### Things to do:
1 > In the account of drought relief in Honduras, how many families received food through the Honduran Presbyterian Women within about a week?
2 > Extend the account of drought relief in Honduras, picking up after its final sentence.

### Selected text:
=== Begin Enclosure ===
November 2014 - An Amazing Response

We arrived back in Honduras from our summer vacation renewed and excited.  Within a couple of weeks pastors were sharing some disturbing news, “The summer crop failed due to many months without any rain,” they said, “and in many of our communities people are really suffering from hunger.” 

In these communities the people live by subsistence farming.  They grow enough beans for their families and to buy seed for the next harvest, and that is about it.  If anything goes wrong, like no rain, they are in trouble.  In the five years we have been here, this the second time there has been such a long drought.  It is always devastating. 

Failed crops in Southern Honduras

 

Everyone pitches in to help

I can’t imagine not being able to feed my family.  The only thing I can relate it to in my head is remembering an episode of “Little House on the Prairie” when the crops are smashed by hail or eaten by locusts.  Laura Ingalls Wilder’s family would go hungry.  At least in the U.S. today in most places there are food banks.  In Honduras there are no food banks.  Where can people turn for help but to their church?

Mark immediately sent out a Facebook plea hoping to gather a few dollars for emergency food aid.  The response was amazing.  Churches and individuals from all over the U.S. contributed money.  Within about a week’s time the Presbytery of Honduras, through the Honduran Presbyterian Women, was able to deliver food to 307 families in dire need.  But we knew still more needed to be done.

As I have written before, our kids go to a school with children of families who have lots of resources.  I have written about the juxtaposition of the very wealthy and the very poor.  It seems at times that there is no way to bridge that.  However, last year one of Ethan’s friends at school started a service club called “The Honduras Project” with the purpose of aiding the poor of Honduras.  Mark explained to her about the drought and devastation in southern Honduras and the great need in these communities for food aid.  The club president asked Mark to come and give a presentation to the members.

Mark and our friend Alex Rodas gave a talk to these high school kids, and again the response was amazing.  It has been said that in order to spread the gospel, you must start with the young.  We have often fretted over how to convince the more powerful, upper-class elite to be more active and involved in seeing and helping those in great need in their own country, because ultimately those in power in Hondurans have to have a heart for their own people in order to effect change for the better.
=== End Enclosure ===
### Material supplied:
=== Begin Enclosure ===
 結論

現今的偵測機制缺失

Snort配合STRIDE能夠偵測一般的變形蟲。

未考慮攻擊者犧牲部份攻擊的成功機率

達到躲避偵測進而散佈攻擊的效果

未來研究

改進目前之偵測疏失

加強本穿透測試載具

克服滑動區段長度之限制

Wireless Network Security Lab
=== End Enclosure ===
### Activity answers:
1 > 307 families

2 >
Not only did these kids step up to the plate and pledge 10,000 pounds of food for immediate aid, they thought more deeply about the future, questioning what would happen after this initial need was met.  Weren’t the people just going to be in the same spot again after the food was gone? they wondered.  Mark and Alex were able to move into a discussion of “relief aid” versus “development aid” and show how after the crisis is over, the harder work of development must begin so that the same problems don’t happen again.  It was wonderful to see the wheels turning in these teenage minds about how best to help their fellow Hondurans, and even more wonderful knowing that we were doing it under the banner of Jesus Christ.

Mark and I frequently get the comment that we know Honduras better than Hondurans do because we go out to so many different little communities where the churches are.  Now young members of the Honduras Club, who will one day be leaders in their country, packed and delivered 10,000 pounds of food to a rural place they had never seen before, and hopefully this sparked a desire to learn more and do more for their fellow Hondurans. 

We want to thank all who have so generously participated in this great need.  We know the work is not complete.  We continue working with leaders of the Presbyterian Church of Honduras in finding ways to support not only the current crop planting to assure food for families in the coming months, but also imagining new ways to give opportunity for these children of God to assure their own ability to provide food for their families and their future.

And in the same way we continue to ask for your support in all the ways that you are able—spiritual and material—so that we can continue to live with and serve the people of the Presbyterian Church of Honduras, their communities, and the youth who will soon be making decisions for the health and welfare of the people of Honduras.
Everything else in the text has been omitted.